3rd Pitch- 150’- 5.10/This pitch is the crux of the climb. As the FAer’s point out, similar to a “Zion” type splitter, but on lichen covered north facing chossy features when outside the crack. Our more obscure Zion stuff would be the same. But for this pitch, think the third pitch of the Headache (Zion) with everything outside the crack as sketch. Start out with an awkward 5.7 traverse left. I chose to place one extended piece on the traverse and then wait until I got vertical a few meters before placing a second. This offered the best rope drag scenario. There is a stuck modern piece (2015) at the very start of the vertical crack, but it is not worth clipping as that would put a big bend in the rope. The higher you get the wider the crack (C4#3 towards the end). The crux move comes at the beginning of the twin cracks about midway, pulling finger cracks over a bulge with suspect foot edges. Until the rock cleans up, this lead is a bit heady for the grade. Climb to a decent stance/ledge and fixed rap below a chimney.

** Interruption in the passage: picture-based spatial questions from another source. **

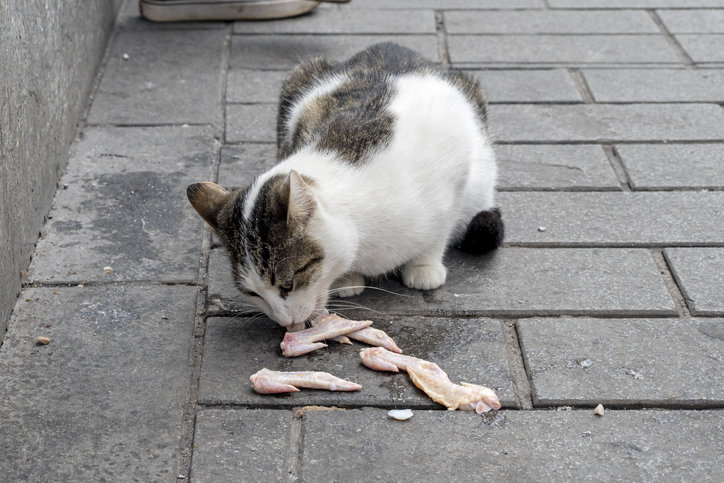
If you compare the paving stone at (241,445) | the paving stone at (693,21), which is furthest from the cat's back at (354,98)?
the paving stone at (693,21)

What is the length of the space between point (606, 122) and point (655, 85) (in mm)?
557

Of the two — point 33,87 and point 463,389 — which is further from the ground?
point 33,87

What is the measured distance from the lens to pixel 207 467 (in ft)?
8.04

4th Pitch- 100’- 5.9 / Climb the fun chimney placing a few larger pieces until you reach a large ledge. This ledge is shared with the original Earth Angel route. You come in above the pitch on the southwest face of Earth Angel that has all the cool large “chicken head” features. Thus you can belay on the tree and then determine how you are going to finish the route.

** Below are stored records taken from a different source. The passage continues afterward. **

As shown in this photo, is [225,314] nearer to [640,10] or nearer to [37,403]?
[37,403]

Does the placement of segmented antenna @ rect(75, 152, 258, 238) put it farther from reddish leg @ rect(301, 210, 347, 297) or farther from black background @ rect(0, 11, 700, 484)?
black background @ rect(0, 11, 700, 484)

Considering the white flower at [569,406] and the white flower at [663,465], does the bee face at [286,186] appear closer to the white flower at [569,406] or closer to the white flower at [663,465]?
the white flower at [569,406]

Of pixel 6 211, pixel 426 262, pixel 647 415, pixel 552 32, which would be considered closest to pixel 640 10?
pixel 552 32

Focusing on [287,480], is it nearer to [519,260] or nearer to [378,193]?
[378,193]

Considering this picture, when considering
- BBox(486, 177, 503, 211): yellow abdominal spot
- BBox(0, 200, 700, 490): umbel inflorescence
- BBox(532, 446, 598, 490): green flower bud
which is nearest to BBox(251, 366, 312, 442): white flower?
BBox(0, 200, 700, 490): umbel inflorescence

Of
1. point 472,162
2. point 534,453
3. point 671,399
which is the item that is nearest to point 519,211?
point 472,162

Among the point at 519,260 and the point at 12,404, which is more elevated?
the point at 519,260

5th Pitch- 100’- 5.10 PG13 or 5.7 / The FAer’s labeled this last pitch as PG13 but the second accentors questioned the safety of this last pitch and I concur. It is more like "R" until they add an additional bolt. The issue is not the climbing (which has little if any 5.10 on it) but the lack of pro combined the poor quality rock. Currently there is only one bolt on the pitch (2015) and it is high up on the arête, forcing you to jug on atypical (pliable) lichen covered Sedona limestone without pro. The upper bolt is to protect the final traverse off the arête, up and left. To reach it, you have to climb several meters off the deck on suspect holds. The first real gear is approximately 35’ up. Start to the right and traverse left to the arête and follow positive holds to a solid C4#.5 slot. After another few meters, clip the bolt and make crux face moves up and left to a ledge with a tree. Continue up the final face above which is the same finish as for the original route on Earth Angel. Until another bolt is added to the lower half of the arête, I would advise tying into the last pitch of the original route earlier by walking past the tree you belay off of and finishing up the original route from there (5.7).